There’s no chemistry between either Emmanuel or Schweighofer, and to make matters worse, they have several scenes together, all making the movie feel interminable. Few things are more challenging to watch than watching an onscreen couple trying to convince you they are meant to be together when there is zero connection. Poor Emmanuel is trying her best, but neither Hatten’s script of Schewighofer’s direction does anything but leave staring moon-eyed at a man-child stating moon-eyed back at her. There’s no connection, no kinship, no nothing.
The rest of the crew, however, is fun. Fee’s hacker, Korina, and Khan’s Rolphare everything Sebastian tries to be but is not. They both have their own shy eccentricities that make them entertaining. Brad Cage is a douche, but there’s raging insecurity evident both in Stuart’s performance and Schweighofer’s shrewd use of flashbacks.
Army of Thieves is a paradox of sorts. It wouldn’t exist without Schweighofer’s Sebastian but would most likely be a better movie without him.
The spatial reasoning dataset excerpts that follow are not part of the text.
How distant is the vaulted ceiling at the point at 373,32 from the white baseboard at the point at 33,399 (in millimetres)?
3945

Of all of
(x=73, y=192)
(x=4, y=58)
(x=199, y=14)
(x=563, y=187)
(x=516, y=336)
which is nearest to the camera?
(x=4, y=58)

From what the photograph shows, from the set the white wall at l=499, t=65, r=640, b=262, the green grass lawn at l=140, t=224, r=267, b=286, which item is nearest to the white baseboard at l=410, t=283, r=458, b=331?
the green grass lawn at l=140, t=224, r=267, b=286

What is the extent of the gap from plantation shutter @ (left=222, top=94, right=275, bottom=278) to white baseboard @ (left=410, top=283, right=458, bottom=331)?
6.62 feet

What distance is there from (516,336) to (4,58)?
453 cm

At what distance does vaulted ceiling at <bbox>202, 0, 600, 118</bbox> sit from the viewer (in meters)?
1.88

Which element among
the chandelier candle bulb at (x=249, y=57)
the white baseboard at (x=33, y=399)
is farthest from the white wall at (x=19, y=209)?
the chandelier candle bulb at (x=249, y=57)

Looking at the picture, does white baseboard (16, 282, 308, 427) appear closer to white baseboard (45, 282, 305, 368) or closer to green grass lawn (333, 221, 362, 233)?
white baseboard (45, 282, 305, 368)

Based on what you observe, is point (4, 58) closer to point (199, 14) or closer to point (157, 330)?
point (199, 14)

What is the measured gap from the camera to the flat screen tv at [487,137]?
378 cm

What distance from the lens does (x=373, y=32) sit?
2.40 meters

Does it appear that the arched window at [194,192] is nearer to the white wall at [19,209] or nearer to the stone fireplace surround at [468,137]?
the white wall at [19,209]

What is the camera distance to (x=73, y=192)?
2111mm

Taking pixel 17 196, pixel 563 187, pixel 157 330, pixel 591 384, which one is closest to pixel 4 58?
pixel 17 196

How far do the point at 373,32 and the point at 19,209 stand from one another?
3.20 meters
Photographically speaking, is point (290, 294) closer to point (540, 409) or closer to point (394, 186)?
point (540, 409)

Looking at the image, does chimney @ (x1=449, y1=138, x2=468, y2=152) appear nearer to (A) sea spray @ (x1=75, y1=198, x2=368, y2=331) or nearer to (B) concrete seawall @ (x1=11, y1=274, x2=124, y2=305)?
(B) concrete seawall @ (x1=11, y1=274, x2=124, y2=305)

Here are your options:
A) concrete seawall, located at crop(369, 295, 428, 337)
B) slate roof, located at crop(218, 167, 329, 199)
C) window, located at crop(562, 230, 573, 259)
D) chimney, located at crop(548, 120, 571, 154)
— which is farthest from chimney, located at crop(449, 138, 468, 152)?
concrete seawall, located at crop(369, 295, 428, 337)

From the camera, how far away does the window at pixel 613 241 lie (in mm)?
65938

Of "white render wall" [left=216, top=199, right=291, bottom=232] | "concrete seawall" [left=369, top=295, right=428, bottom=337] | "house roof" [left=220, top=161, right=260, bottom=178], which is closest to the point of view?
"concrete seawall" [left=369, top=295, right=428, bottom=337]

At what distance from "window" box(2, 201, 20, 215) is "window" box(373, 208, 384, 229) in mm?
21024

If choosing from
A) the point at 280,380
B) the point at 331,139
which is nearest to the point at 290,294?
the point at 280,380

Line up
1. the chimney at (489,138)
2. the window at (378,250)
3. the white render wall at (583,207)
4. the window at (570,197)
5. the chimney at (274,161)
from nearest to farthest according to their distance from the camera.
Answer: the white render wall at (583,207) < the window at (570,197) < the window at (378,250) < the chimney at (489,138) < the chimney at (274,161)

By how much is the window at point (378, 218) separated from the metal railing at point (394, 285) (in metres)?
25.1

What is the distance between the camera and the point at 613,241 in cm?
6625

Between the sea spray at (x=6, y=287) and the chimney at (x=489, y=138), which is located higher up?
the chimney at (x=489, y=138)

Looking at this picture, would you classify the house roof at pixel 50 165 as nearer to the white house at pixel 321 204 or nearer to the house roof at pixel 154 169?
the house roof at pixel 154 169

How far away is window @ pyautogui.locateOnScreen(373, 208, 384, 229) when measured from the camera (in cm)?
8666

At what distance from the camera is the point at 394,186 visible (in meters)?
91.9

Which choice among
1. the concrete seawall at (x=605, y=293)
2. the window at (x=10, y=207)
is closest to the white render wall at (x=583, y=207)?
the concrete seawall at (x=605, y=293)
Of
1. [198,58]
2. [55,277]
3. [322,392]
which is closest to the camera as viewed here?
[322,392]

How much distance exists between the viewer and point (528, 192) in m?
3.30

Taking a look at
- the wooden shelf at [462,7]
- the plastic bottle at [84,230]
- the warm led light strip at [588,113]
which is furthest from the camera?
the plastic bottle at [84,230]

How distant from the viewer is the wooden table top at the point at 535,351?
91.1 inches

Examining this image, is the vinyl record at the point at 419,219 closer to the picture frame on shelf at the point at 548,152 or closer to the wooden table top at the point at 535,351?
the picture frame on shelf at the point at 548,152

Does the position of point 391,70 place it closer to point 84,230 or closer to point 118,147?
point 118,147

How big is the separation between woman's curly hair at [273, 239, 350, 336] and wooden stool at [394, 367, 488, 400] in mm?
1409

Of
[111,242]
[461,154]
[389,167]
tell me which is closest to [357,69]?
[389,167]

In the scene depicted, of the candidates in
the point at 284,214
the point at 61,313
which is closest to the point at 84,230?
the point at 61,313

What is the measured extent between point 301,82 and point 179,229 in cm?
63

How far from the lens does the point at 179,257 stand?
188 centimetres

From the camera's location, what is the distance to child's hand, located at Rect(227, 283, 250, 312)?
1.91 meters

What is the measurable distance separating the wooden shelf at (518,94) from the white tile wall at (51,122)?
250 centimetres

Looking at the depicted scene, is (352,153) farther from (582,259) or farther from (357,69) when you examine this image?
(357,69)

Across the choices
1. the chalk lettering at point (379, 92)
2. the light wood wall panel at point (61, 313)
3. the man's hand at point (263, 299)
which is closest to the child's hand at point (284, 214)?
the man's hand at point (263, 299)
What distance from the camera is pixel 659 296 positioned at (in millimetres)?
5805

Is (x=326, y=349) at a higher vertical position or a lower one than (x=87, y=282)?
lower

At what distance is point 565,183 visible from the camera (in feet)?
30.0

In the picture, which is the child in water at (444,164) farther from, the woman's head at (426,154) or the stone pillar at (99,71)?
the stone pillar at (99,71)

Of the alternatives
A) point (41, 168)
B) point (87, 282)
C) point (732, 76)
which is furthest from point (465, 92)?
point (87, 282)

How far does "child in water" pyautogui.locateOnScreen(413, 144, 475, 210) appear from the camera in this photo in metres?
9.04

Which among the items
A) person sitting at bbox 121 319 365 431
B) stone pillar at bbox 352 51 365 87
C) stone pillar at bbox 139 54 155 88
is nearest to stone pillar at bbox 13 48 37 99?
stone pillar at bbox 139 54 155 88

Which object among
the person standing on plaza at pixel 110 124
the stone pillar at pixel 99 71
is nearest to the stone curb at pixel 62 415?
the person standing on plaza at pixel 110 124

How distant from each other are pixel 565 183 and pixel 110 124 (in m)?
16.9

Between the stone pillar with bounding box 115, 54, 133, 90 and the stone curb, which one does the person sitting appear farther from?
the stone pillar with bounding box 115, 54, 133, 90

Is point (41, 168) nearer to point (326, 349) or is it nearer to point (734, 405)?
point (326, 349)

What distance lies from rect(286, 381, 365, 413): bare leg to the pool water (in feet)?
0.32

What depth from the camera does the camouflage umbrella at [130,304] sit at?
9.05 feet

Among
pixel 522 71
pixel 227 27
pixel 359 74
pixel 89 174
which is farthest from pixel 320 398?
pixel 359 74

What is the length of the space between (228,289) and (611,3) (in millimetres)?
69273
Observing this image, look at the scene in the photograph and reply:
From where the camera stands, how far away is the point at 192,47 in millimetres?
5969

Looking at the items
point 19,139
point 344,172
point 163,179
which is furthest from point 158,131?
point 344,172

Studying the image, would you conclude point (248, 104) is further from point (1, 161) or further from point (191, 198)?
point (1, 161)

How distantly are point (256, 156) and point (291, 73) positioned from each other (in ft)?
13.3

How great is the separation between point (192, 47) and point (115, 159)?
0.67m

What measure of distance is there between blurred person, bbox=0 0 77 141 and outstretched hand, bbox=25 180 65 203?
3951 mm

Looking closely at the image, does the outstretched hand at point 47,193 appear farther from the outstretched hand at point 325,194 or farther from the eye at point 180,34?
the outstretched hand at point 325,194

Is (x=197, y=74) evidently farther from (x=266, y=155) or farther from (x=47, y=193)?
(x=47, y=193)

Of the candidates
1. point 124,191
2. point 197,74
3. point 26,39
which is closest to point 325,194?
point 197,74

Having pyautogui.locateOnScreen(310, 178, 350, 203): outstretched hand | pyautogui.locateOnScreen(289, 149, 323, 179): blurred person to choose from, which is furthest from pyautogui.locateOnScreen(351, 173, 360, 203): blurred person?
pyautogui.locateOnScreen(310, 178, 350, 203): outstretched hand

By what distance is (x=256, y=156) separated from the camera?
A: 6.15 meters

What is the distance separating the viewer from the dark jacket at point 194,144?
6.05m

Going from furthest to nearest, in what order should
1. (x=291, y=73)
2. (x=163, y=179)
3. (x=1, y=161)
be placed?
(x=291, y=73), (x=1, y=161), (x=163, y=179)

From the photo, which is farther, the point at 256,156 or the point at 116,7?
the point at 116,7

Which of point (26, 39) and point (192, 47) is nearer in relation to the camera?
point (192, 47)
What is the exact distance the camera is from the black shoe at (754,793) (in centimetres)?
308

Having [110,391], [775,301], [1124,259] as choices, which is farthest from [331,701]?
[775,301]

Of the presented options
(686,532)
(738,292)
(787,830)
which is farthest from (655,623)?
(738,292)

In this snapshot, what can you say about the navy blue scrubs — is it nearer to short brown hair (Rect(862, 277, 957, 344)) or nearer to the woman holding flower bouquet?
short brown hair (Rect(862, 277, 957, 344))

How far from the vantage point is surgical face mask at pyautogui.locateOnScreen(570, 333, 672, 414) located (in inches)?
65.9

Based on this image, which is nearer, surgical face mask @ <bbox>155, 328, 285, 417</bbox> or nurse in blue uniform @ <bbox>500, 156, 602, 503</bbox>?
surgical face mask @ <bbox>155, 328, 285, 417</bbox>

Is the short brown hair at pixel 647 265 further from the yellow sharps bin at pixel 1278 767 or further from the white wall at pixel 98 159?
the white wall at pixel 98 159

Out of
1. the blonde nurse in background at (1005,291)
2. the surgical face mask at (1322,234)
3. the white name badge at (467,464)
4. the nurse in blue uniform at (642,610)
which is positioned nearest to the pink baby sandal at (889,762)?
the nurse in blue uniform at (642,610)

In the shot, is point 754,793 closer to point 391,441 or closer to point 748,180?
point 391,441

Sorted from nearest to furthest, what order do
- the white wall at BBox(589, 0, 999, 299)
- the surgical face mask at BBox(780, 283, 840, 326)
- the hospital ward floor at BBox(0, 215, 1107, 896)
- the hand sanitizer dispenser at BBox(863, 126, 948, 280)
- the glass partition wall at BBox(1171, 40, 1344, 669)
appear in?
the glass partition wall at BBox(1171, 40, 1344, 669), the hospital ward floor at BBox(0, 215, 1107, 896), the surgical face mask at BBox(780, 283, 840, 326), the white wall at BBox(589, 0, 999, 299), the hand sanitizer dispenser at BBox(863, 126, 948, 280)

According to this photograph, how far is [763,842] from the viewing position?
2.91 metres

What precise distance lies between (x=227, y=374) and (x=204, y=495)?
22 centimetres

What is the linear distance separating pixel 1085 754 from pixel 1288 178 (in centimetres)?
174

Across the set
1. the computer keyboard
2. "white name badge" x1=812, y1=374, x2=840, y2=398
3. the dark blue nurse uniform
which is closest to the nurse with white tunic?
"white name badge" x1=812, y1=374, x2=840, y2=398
An even bigger paradox is that despite how I feel about his performance and his character, I wouldn’t mind if Schweighofer had made a heist movie zombies and Sebastian be damned. He has an intelligent sense of visual storytelling, something that Hatten’s script lacks at times, and a deft comedic touch along with an eye for simplistic visual narrative.
In the beginning, he has a scene in which Sebastian is looking at a row of pictures. Each of them has him, along with his parents, throughout his life. Finally, the last picture, mirroring the previous one, has him holding two urns. It is a quick and effective way to tell us that his parents have died and he misses them. How they died isn’t the point, it’s their absence that he is mourning, a simple moment of a son grieving for his lost parents.
Schweighofer and Bernard Jasper, his DP, add a lovely sort of eccentric visual flair to Army of Thieves. Sleek and, like his safe-cracker character, a light touch. One scene has Sebastian falling asleep watching the news and having a nightmare about the zombie apocalypse reaching Germany. Jasper’s camera frames are surreal, while Hans Zimmer and Steve Mazzaro’s score with a dash of yodeling adds a darkly comic tone to the scene.
Moments like these show Schweighofer’s keen instincts. If only he would show his other cast members the same generosity as opposed to stuffing himself into scenes lest we go too long without seeing his grinning tightly-wound Sebastian. Hatten’s script does him no favors as each safe is accompanied by a long-winded monologue about how Wagner designed the safe and a summary of the Wagner opera that inspired it.
Except, only one safe has any connection between the design mechanics of the locks and the story itself. The first and last safe have no connection, so Schewighofer’s rambling diatribes come off either amusing or annoying, depending on who you are. No prizes for guessing where I land on that spectrum.
The last safe, the Wagner opera’s only significance, is foreshadowing what happens to Sebastian and Gwendoline. Weirdly I admired this bit of theatrical chutzpah and wished there was more of it in the film. There are little moments where Sebastian has nightmares about being eaten by zombies, prophetic visions of his fate in Army of the Dead, and I found theme moments wonderfully grim and eerie.
I suppose if you liked Schwighofer’s Sebastian, you’d like Army of Thieves. However, I prefer Schweighofer, the director, to Schweighofer, the actor.